### Instructions for the task
Copy the passage on Vandermeersch's reading of Methodius and Foucault verbatim, in full.

### Excerpted passage
+ + + + +

Vandermeersch articulated Methodius’ emphasis on ‘saying no’ with good reason - indeed, it could be argued that his praise of virginity was in itself an exercise on the challenges to and the limits of the will as such. In Methodius, it has been shown, we do not find a specification of sexual desire but rather an attempt to transform it. Precisely which desires are to be negated are only those the virgins themselves allowed to flare up, without referring them to a particular orientation. Methodius’ contribution, springing from his own ‘battle for chastity’, could be limited to him being the first in a line of early Christian theologians who attempted to bring sexual desire under discursive control. This, as has been shown, was how Foucault basically read Methodius, with the addendum that Methodius was the key interpreter of the ‘new experience of the flesh’ or a new identity, namely that of a Christian virgin – and as such was clustered by Foucault in the company of the self-investigating monks of a century later. Vandermeersch’s analysis points towards Methodius as a much more complex figure who articulated a much more robust framework: we do not encounter any form of self-analysis in Methodius, and the virgins’ desires, at the most, refer to particular objects of arousal. Did Methodius postulate, as a consequence, a new form of narcissism, where a group of women rejoice in their ‘spiritual’ beauty, with their bodies enjoying seductive offerings without succumbing to the realisation of their desire? Whatever the answer to this question, Foucault missed the point when he huddled the experiencing virgins of the 3rd century with the self-investigating monks of the 4th century in order to distill a common trait, that of self-analysis. Finally: could ‘beautiful boys’ truly be transposed onto ‘female virgins’ without serious sexual-discursive complications? And could Methodius’ ideal of virginity in any way be understood independent of his understanding of the ‘resurrection of the body’, with the integrity of its (virginised) sexual desire intact? These are among Patrick Vandermeersch’s valid and challenging questions to both Foucault and his contemporary readership.

+ + + + +

Spatial relation data
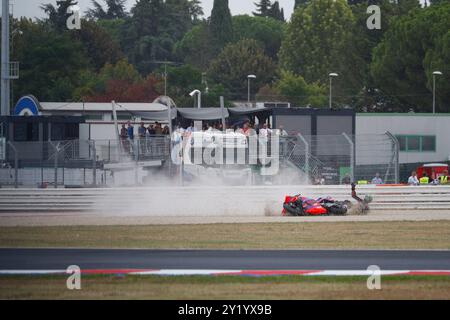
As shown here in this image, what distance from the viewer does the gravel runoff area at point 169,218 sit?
25125 mm

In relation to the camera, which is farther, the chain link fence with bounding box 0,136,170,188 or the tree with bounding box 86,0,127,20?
the tree with bounding box 86,0,127,20

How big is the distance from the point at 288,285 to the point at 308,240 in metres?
6.38

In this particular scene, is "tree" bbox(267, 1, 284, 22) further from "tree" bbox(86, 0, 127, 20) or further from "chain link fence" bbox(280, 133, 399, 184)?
"chain link fence" bbox(280, 133, 399, 184)

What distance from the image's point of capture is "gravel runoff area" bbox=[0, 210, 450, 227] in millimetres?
25125

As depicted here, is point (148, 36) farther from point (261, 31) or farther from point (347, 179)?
point (347, 179)

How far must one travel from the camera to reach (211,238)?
21031 millimetres

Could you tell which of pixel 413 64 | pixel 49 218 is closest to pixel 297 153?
pixel 49 218

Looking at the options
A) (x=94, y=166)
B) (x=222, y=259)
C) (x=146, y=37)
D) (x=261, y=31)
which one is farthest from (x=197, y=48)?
(x=222, y=259)

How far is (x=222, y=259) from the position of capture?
17.2 meters

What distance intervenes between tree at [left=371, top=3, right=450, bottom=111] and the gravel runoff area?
189ft

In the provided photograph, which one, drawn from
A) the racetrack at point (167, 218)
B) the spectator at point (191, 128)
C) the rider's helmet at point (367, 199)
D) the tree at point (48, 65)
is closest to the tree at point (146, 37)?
the tree at point (48, 65)

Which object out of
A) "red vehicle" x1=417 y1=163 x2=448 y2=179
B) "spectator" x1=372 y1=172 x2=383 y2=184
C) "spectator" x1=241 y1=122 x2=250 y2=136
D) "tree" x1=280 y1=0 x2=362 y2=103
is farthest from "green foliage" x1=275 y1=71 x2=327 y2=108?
"spectator" x1=372 y1=172 x2=383 y2=184

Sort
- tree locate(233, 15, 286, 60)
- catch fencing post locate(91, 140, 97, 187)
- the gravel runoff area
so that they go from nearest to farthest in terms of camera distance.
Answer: the gravel runoff area
catch fencing post locate(91, 140, 97, 187)
tree locate(233, 15, 286, 60)
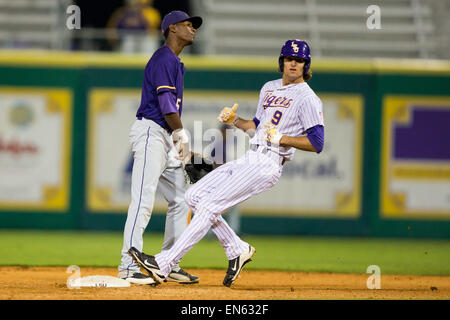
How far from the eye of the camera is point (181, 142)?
6.34 meters

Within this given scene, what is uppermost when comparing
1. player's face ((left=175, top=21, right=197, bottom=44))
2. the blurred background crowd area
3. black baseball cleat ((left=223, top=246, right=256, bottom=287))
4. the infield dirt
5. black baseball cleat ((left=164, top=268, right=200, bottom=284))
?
the blurred background crowd area

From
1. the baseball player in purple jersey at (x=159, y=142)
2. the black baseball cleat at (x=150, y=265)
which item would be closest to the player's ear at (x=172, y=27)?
the baseball player in purple jersey at (x=159, y=142)

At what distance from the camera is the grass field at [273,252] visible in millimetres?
8281

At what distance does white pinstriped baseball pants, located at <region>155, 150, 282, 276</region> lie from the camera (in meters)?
5.88

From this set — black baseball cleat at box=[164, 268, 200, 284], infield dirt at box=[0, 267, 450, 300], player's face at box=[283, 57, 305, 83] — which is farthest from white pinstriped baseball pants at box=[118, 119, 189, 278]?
player's face at box=[283, 57, 305, 83]

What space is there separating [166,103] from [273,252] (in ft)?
13.7

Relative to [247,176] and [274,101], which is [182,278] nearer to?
[247,176]

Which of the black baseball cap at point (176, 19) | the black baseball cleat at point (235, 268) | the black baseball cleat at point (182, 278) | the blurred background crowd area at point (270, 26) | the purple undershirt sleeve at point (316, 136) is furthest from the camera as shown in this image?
the blurred background crowd area at point (270, 26)

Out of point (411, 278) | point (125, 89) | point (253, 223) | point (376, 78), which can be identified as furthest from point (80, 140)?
point (411, 278)

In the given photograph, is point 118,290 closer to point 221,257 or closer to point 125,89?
point 221,257

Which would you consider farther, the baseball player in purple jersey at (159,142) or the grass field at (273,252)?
the grass field at (273,252)

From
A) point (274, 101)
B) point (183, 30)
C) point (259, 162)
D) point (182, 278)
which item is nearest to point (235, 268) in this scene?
point (182, 278)

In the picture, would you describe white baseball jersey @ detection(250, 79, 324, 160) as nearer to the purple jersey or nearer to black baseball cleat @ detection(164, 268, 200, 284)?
the purple jersey

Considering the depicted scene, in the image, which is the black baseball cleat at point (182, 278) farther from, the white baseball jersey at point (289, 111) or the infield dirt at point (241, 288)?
the white baseball jersey at point (289, 111)
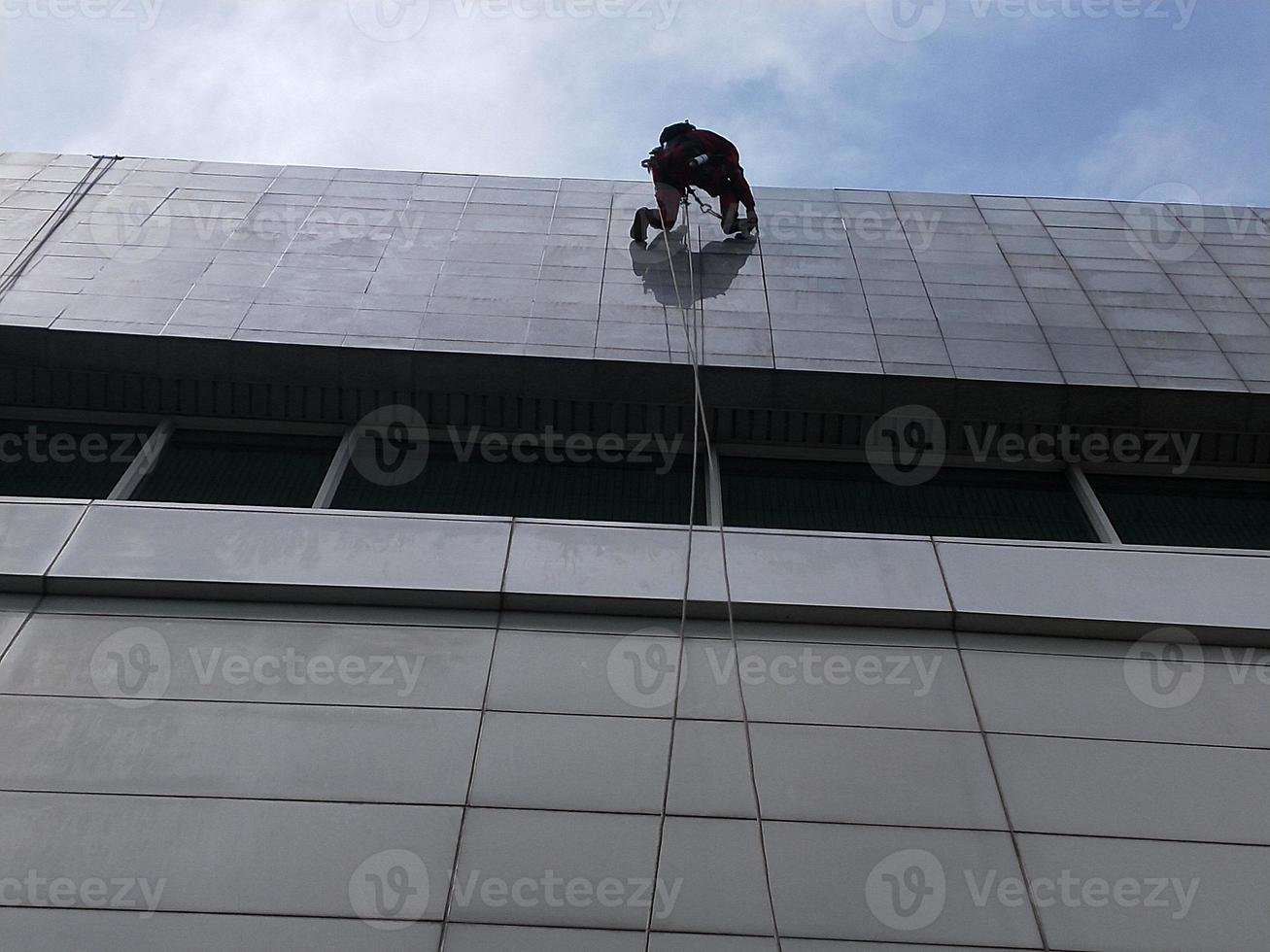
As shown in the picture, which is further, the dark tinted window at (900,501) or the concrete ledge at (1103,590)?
the dark tinted window at (900,501)

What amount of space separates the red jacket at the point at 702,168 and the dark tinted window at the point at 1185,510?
4.01m

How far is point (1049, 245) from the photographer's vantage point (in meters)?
8.75

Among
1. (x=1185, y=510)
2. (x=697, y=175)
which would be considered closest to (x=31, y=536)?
(x=697, y=175)

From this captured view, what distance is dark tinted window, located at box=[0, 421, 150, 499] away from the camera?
642 centimetres

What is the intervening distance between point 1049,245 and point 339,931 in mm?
7735

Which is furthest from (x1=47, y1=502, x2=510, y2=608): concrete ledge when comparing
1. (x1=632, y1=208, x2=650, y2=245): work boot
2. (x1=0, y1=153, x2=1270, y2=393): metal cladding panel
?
(x1=632, y1=208, x2=650, y2=245): work boot

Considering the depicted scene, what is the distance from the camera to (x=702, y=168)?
8945mm

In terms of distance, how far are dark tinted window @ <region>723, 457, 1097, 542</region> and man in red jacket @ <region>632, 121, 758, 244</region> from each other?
114 inches

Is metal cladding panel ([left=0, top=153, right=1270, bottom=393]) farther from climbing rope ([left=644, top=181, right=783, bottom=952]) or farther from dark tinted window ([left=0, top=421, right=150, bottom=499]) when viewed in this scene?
dark tinted window ([left=0, top=421, right=150, bottom=499])

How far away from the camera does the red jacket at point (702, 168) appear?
8922 millimetres

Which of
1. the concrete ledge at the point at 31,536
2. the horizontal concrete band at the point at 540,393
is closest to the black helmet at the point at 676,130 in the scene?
the horizontal concrete band at the point at 540,393

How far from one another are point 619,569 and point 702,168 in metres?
4.82

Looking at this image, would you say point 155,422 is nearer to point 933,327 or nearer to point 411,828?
point 411,828

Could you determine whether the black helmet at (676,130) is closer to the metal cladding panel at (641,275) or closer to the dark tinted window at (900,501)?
the metal cladding panel at (641,275)
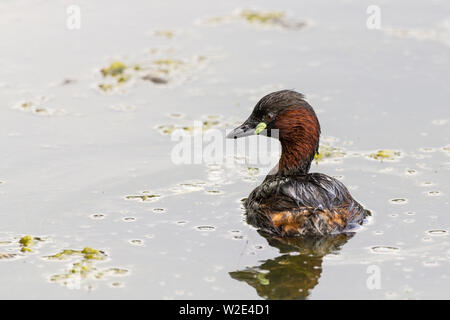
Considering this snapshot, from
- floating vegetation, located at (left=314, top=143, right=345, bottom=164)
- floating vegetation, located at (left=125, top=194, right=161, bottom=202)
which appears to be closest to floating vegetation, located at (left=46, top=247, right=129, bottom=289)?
floating vegetation, located at (left=125, top=194, right=161, bottom=202)

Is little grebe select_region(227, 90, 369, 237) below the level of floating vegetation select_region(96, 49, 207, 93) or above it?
below

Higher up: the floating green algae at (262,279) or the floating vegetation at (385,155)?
the floating vegetation at (385,155)

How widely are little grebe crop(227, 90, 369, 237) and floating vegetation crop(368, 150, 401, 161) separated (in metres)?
1.61

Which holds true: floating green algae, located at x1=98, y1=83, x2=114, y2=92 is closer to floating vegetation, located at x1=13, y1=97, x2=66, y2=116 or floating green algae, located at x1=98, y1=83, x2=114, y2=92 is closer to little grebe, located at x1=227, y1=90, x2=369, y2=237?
floating vegetation, located at x1=13, y1=97, x2=66, y2=116

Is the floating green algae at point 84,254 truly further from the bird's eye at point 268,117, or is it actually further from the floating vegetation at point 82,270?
the bird's eye at point 268,117

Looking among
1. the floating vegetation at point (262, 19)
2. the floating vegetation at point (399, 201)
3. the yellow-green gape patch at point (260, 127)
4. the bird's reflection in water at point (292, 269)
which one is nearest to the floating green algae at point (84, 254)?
the bird's reflection in water at point (292, 269)

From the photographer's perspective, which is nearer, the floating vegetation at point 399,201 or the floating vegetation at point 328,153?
the floating vegetation at point 399,201

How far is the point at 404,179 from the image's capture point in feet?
37.4

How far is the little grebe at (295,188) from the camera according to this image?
9.91 metres

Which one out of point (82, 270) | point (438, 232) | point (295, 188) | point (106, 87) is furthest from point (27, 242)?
point (106, 87)

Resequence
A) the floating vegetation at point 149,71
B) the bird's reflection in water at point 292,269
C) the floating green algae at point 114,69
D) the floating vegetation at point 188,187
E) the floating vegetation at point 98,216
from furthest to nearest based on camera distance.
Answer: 1. the floating green algae at point 114,69
2. the floating vegetation at point 149,71
3. the floating vegetation at point 188,187
4. the floating vegetation at point 98,216
5. the bird's reflection in water at point 292,269

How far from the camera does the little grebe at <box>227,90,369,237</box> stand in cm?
991

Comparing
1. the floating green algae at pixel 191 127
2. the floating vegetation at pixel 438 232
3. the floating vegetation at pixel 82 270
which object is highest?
the floating green algae at pixel 191 127

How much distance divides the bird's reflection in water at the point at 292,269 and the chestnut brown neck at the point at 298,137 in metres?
0.97
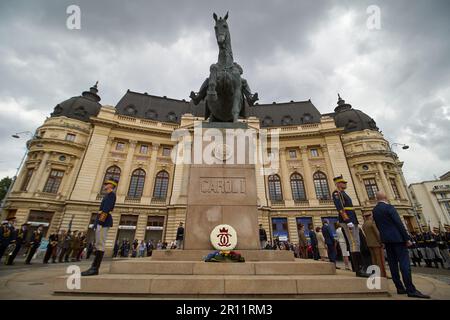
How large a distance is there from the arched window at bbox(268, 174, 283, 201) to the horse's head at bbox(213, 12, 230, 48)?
931 inches

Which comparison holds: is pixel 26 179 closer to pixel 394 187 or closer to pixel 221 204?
pixel 221 204

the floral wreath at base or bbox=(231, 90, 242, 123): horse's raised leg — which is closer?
the floral wreath at base

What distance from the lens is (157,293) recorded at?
2.86m

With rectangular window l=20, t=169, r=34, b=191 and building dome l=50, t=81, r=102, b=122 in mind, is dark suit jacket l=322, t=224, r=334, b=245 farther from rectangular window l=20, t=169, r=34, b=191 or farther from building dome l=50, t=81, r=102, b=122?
building dome l=50, t=81, r=102, b=122

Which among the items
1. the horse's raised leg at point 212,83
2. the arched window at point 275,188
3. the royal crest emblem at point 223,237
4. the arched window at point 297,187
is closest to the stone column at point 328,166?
the arched window at point 297,187

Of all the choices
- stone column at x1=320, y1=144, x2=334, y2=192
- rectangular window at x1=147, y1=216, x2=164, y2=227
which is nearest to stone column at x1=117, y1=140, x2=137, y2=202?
rectangular window at x1=147, y1=216, x2=164, y2=227

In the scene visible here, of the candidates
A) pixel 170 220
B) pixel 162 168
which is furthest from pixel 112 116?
pixel 170 220

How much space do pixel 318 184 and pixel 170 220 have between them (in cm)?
2001

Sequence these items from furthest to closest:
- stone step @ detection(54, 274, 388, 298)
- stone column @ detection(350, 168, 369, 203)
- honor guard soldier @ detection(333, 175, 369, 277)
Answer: stone column @ detection(350, 168, 369, 203) → honor guard soldier @ detection(333, 175, 369, 277) → stone step @ detection(54, 274, 388, 298)

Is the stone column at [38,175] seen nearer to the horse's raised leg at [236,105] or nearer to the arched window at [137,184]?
the arched window at [137,184]

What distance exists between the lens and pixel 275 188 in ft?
92.0

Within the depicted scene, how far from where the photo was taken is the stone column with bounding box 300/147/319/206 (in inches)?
1038

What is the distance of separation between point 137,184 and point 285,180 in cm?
1993
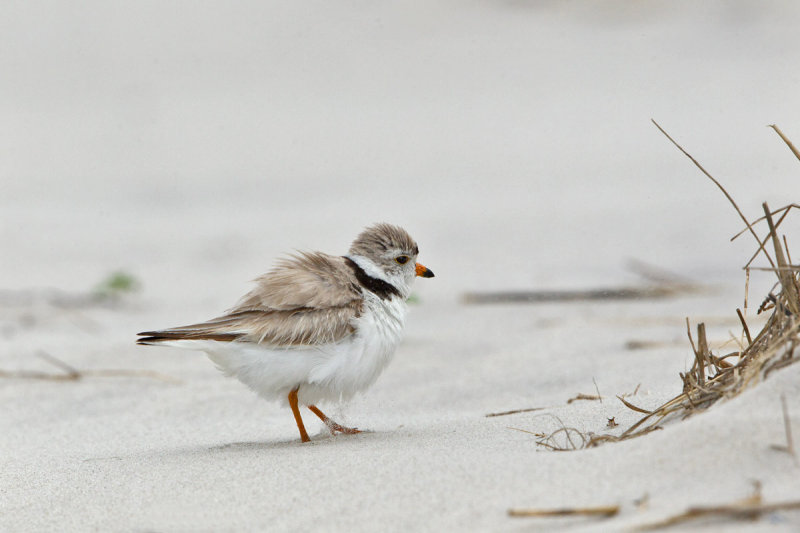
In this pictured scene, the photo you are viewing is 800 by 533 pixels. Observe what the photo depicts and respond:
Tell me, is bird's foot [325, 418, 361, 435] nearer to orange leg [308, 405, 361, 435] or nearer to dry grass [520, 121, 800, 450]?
orange leg [308, 405, 361, 435]

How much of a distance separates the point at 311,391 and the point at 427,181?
10.0 metres

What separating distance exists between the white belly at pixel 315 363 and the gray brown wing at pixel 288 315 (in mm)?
39

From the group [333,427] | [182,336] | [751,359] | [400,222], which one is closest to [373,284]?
[333,427]

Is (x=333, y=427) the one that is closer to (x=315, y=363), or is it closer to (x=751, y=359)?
(x=315, y=363)

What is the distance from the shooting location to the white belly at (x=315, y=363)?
12.9 ft

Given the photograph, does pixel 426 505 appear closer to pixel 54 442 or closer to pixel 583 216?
pixel 54 442

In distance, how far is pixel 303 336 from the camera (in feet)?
12.9

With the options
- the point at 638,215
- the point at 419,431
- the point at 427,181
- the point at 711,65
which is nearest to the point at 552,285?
the point at 638,215

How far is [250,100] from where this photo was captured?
16172 millimetres

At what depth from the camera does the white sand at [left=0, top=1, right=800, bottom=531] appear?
2.84 m

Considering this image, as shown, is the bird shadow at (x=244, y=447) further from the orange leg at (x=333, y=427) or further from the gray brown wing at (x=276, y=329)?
the gray brown wing at (x=276, y=329)

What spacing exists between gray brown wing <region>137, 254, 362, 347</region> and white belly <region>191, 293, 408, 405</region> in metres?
0.04

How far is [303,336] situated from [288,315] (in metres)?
0.12

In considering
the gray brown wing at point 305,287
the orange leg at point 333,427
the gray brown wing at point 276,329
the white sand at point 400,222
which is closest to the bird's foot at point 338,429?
the orange leg at point 333,427
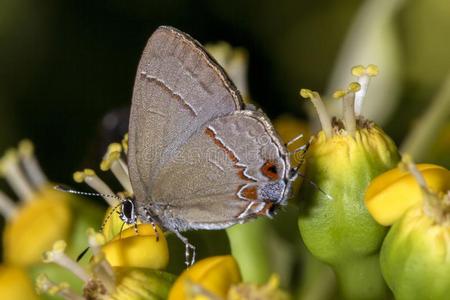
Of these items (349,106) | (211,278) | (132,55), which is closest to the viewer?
(211,278)

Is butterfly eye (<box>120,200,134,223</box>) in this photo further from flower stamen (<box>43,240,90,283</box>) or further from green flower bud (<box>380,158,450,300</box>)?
green flower bud (<box>380,158,450,300</box>)

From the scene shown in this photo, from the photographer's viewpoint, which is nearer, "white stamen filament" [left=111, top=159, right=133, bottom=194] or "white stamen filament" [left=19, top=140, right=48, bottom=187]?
"white stamen filament" [left=111, top=159, right=133, bottom=194]

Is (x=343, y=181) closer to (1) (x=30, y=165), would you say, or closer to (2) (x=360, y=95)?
(2) (x=360, y=95)

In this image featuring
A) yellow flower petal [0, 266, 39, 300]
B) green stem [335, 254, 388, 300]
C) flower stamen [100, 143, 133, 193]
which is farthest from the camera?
yellow flower petal [0, 266, 39, 300]

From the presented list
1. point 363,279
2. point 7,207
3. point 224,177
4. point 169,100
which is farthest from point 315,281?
point 7,207

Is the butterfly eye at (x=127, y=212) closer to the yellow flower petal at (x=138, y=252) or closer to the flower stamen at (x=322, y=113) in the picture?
the yellow flower petal at (x=138, y=252)

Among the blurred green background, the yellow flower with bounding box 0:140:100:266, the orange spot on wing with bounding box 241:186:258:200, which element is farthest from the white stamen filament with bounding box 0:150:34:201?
Answer: the orange spot on wing with bounding box 241:186:258:200

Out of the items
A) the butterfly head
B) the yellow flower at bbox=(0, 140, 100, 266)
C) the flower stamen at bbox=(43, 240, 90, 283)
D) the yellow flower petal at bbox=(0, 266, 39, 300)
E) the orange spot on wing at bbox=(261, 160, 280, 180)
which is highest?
the orange spot on wing at bbox=(261, 160, 280, 180)
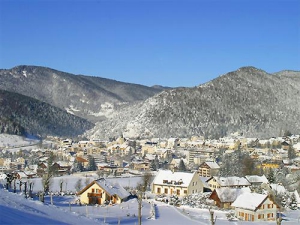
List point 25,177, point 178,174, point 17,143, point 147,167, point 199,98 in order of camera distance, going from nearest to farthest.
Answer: point 178,174, point 25,177, point 147,167, point 17,143, point 199,98

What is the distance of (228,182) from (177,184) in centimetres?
558

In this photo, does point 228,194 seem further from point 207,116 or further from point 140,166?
point 207,116

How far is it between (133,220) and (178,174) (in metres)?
20.6

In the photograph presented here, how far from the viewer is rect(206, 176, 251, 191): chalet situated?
47250mm

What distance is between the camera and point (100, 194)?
36438 millimetres

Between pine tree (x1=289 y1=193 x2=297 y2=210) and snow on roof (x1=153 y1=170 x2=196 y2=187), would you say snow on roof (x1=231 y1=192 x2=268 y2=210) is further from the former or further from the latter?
snow on roof (x1=153 y1=170 x2=196 y2=187)

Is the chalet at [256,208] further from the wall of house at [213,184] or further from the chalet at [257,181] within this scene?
the chalet at [257,181]

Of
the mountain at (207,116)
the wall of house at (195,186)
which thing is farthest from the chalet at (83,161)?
the mountain at (207,116)

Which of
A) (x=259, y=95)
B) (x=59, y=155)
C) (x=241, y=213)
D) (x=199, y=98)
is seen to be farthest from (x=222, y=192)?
(x=259, y=95)

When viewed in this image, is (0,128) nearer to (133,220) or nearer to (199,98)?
(199,98)

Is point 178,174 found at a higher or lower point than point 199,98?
lower

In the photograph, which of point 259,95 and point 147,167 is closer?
point 147,167

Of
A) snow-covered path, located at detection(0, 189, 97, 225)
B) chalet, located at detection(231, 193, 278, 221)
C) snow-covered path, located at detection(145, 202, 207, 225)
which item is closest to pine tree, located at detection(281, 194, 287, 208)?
chalet, located at detection(231, 193, 278, 221)

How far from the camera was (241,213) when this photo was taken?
3353cm
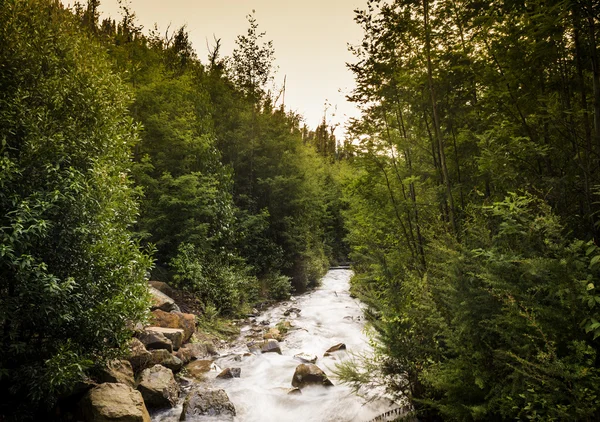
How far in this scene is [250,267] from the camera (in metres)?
16.5

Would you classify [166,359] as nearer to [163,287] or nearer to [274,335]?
[163,287]

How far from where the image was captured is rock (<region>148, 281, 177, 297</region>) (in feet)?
37.2

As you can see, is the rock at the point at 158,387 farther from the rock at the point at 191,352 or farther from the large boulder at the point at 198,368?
the rock at the point at 191,352

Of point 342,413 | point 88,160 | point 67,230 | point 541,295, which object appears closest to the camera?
point 541,295

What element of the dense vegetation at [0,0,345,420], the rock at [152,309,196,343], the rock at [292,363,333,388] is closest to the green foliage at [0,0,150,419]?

+ + + + +

### Final answer
Vandermeersch articulated Methodius’ emphasis on ‘saying no’ with good reason - indeed, it could be argued that his praise of virginity was in itself an exercise on the challenges to and the limits of the will as such. In Methodius, it has been shown, we do not find a specification of sexual desire but rather an attempt to transform it. Precisely which desires are to be negated are only those the virgins themselves allowed to flare up, without referring them to a particular orientation. Methodius’ contribution, springing from his own ‘battle for chastity’, could be limited to him being the first in a line of early Christian theologians who attempted to bring sexual desire under discursive control. This, as has been shown, was how Foucault basically read Methodius, with the addendum that Methodius was the key interpreter of the ‘new experience of the flesh’ or a new identity, namely that of a Christian virgin – and as such was clustered by Foucault in the company of the self-investigating monks of a century later. Vandermeersch’s analysis points towards Methodius as a much more complex figure who articulated a much more robust framework: we do not encounter any form of self-analysis in Methodius, and the virgins’ desires, at the most, refer to particular objects of arousal. Did Methodius postulate, as a consequence, a new form of narcissism, where a group of women rejoice in their ‘spiritual’ beauty, with their bodies enjoying seductive offerings without succumbing to the realisation of their desire? Whatever the answer to this question, Foucault missed the point when he huddled the experiencing virgins of the 3rd century with the self-investigating monks of the 4th century in order to distill a common trait, that of self-analysis. Finally: could ‘beautiful boys’ truly be transposed onto ‘female virgins’ without serious sexual-discursive complications? And could Methodius’ ideal of virginity in any way be understood independent of his understanding of the ‘resurrection of the body’, with the integrity of its (virginised) sexual desire intact? These are among Patrick Vandermeersch’s valid and challenging questions to both Foucault and his contemporary readership.